EMOBIL – „Was Kinder (wirklich) brauchen“

„Ich glaube daran, dass das größte Geschenk, das ich von jemandem empfangen kann, ist, gesehen, gehört, verstanden und berührt zu werden! Das größte Geschenk, das ich geben kann, ist, den anderen zu sehen, zuhören, zu verstehen und zu berühren. Wenn dies geschieht, entsteht Kontakt!“ Virginia Satir

Projekt-Kooperationspartner 1.) Städtische Kindertagesstätte mit Hort Lummerland Heinrich-Wilhelm-Kopf Str. 24 / Peine Leiterin: Frau Denker: 05171-58 97 32 104 Kinder zwischen 3-6 Jahre 16 Hortkinder zwischen 6-12 Jahre 2.) Städtische Kindertagesstätte mit Krippe Zwergenmühle Mühlenweg 1, Peine (Stederdorf) Leiterin: Frau Cheiemlink: 05171-41 821 86 Kinder zwischen 1-6 Jahre 3.) Beauftragte für Gleichstellung, Familie und Integration der Stadt Peine, Frau Zahra Deilami 4.) Fachhochschule Hannover, Frau Prof. Dr.
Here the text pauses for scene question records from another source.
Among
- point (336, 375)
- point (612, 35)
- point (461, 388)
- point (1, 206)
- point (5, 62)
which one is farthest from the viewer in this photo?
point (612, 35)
Dörte Detert

Zielgruppe Das Projekt richtet sich insgesamt an über 200 Kinder im Alter von 3 bis 12 Jahren, die u.a. aus Deutschland, Russland, Türkei, Iran, Kurdistan, Libanon, Polen, Dominikanische Republik, China, Vietnam usw. kommen, also an Kinder mit und ohne Migrationshintergrund. Darüber hinaus richtet es sich an über 35 Erzieherinnen und Erzieher der beteiligten Kindertagsstätten.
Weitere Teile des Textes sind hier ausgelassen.